En accord avec cette logique, une étude de Horne, Knox, Zusman et Zusman (2007) a révélé que 71,1% des femmes déclaraient parfois trouver les tatouages visibles chez les hommes attrayants ; en revanche, 58,8% des hommes trouvaient parfois les femmes avec des tatouages visibles attrayantes, et 40% des hommes les trouvaient rarement/jamais attrayantes. Horne et al. (2007) suggèrent que cette différence entre les sexes pourrait être due au fait que les femmes n’ont commencé à se faire tatouer que assez récemment dans l’histoire de la culture occidentale. Le fait que les femmes se mettent au tatouage – traditionnellement une pratique masculine en culture occidentale – peut encore être stigmatisé. Cependant, une étude de Mun, Janigo et Johnson (2012) a constaté que les femmes “préféraient généralement placer leurs tatouages dans des zones du corps facilement couvertes par des vêtements” (exemples de tatouages BDSM). Comme mentionné précédemment, Singh et Bronstad (1997) ont constaté que la corrélation entre la prévalence des agents pathogènes et l’augmentation des tatouages et des scarifications avait lieu sur l’abdomen des femmes dans les nations pré-industrialisées – une zone facilement couverte par les vêtements. On n’a pas constaté le même effet chez les hommes. Ainsi, les tatouages peuvent encore être attrayants chez les femmes, mais pas dans les zones hautement visibles du corps, contrairement à ce que Horne et al. ont suggéré. De plus, Horne et al. (2007) ont constaté que, dans leur échantillon de 400 étudiants, les femmes avaient dépassé les hommes en pourcentage d’individus tatoués : 28,3% des femmes contre 25,8% des hommes. À mesure que de plus en plus de femmes se font tatouer, la signalisation de la qualité biologique pourrait surmonter les éventuels stigmas culturels lors de l’attraction de partenaires sexuels potentiels.

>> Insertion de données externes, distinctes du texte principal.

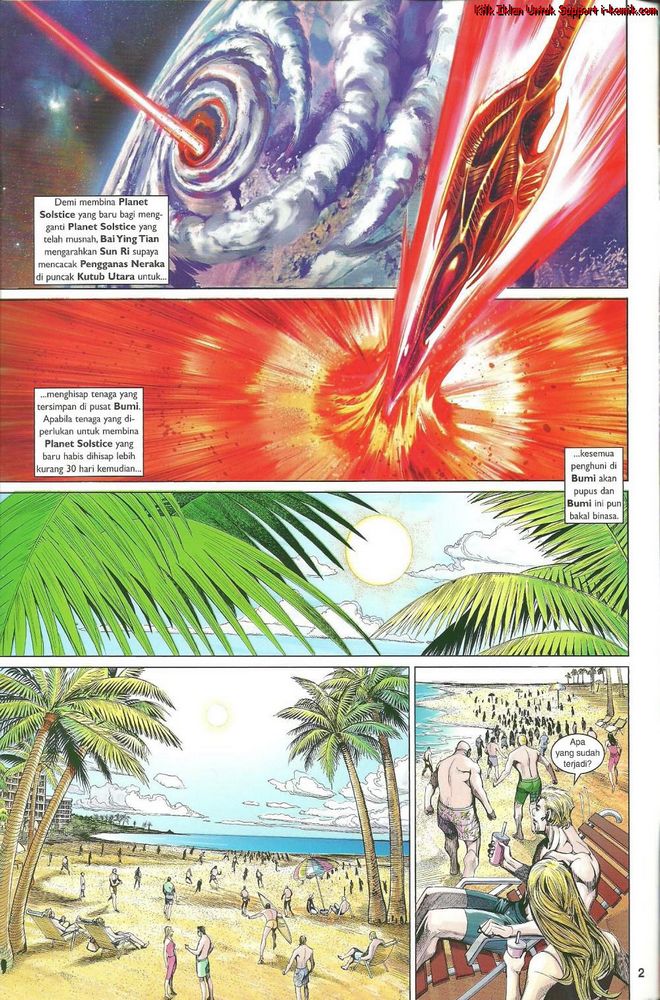 Senjata Misteri 4: Chapter 54 - Page 2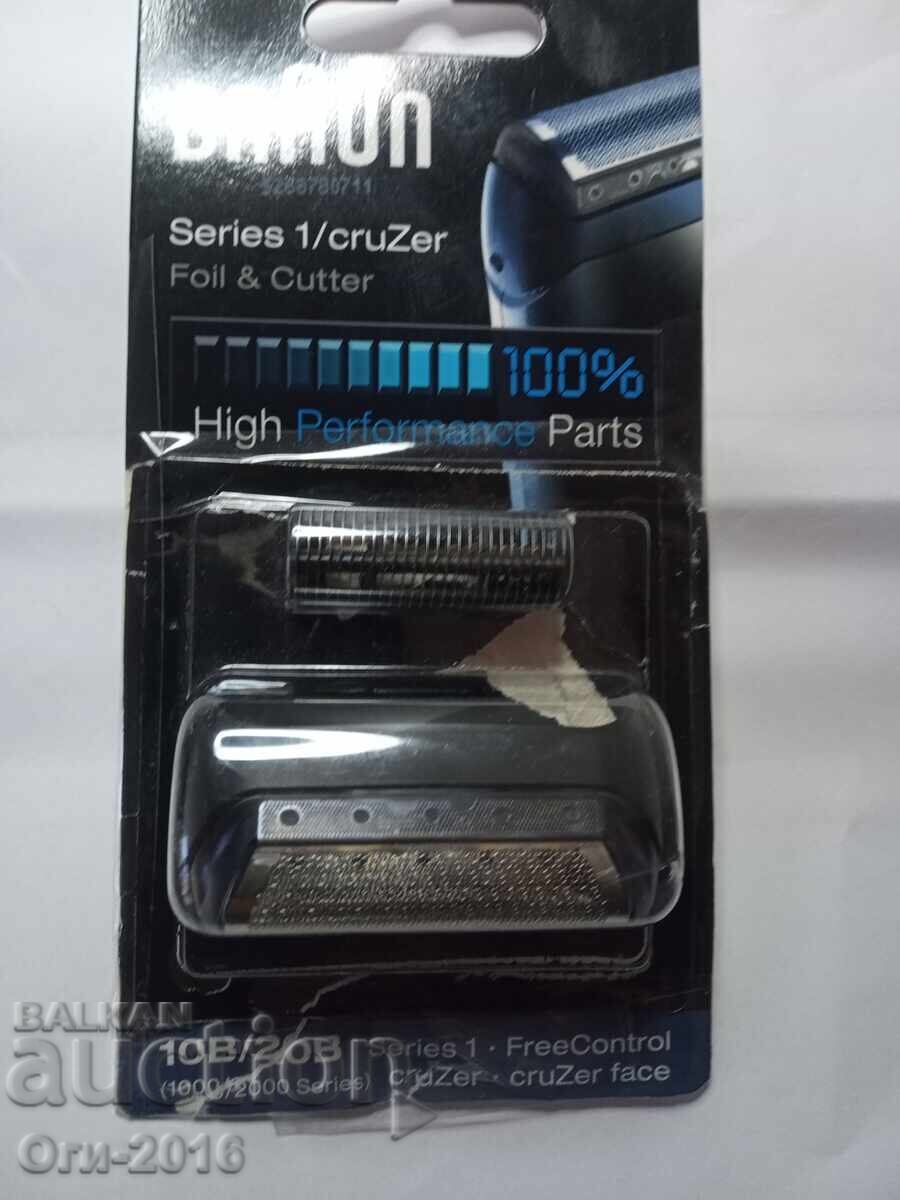Auction  Braun Series 1 10B/20B replacement shaver blades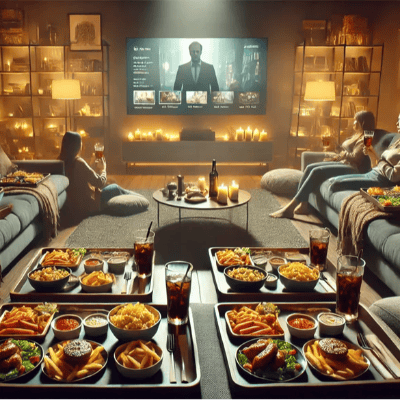 Noche de cine en casa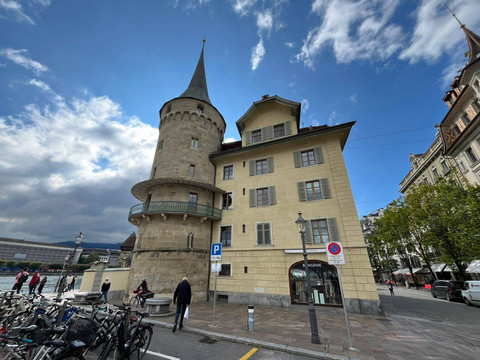 Suasana Kota Lucerne, Swiss. Foto: Reza Aditya Ramadhan/kumparan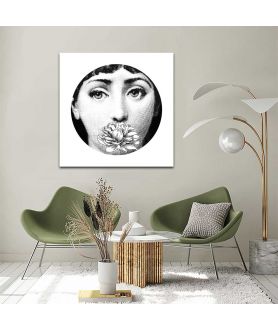 Obrazy na ścianę - Obraz Piero Fornasetti - Fornasetti 25 (Lina Cavalieri)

Stratégies de reproduction

Les humains utilisent de multiples stratégies de reproduction pour transmettre leurs gènes. Il existe des stratégies à long terme où les individus recherchent un partenaire pour une période beaucoup plus longue en vue de l’éducation des enfants. Cette stratégie se manifeste dans un mariage ou un lien à long terme où davantage de temps et de ressources sont investis dans la progéniture. D’autre part, la stratégie à court terme consiste à avoir de multiples partenaires sexuels avec peu ou pas d’engagement, transmettant ainsi les gènes à un plus grand nombre de descendants. Dans la culture occidentale, cela se caractérise par les relations sexuelles sans lendemain. Buss et Schmitt (1993) affirment que, dans l’histoire évolutive humaine, les hommes et les femmes ont poursuivi des accouplements à court et à long terme dans certaines conditions où les avantages reproductifs l’emportaient sur les coûts. Cette étude cherchera à examiner si les personnes tatouées sont préférées davantage pour les relations à long terme ou à court terme par rapport aux personnes non tatouées.

Conclusion

Bien que des études antérieures lient l’attractivité sexuelle et les modifications corporelles, cette étude expérimentale tentera de voir si des images de personnes tatouées ou avec des tatouages ajoutés numériquement seront évaluées comme plus sexuellement attrayantes par des participants. Elle examinera également si le sexe joue un rôle, et si les participants noteront plus haut les images de personnes originellement tatouées par rapport à celles où les tatouages ont été ajoutés numériquement. Enfin, elle étudiera si les individus tatoués sont préférés davantage pour les relations à court ou à long terme.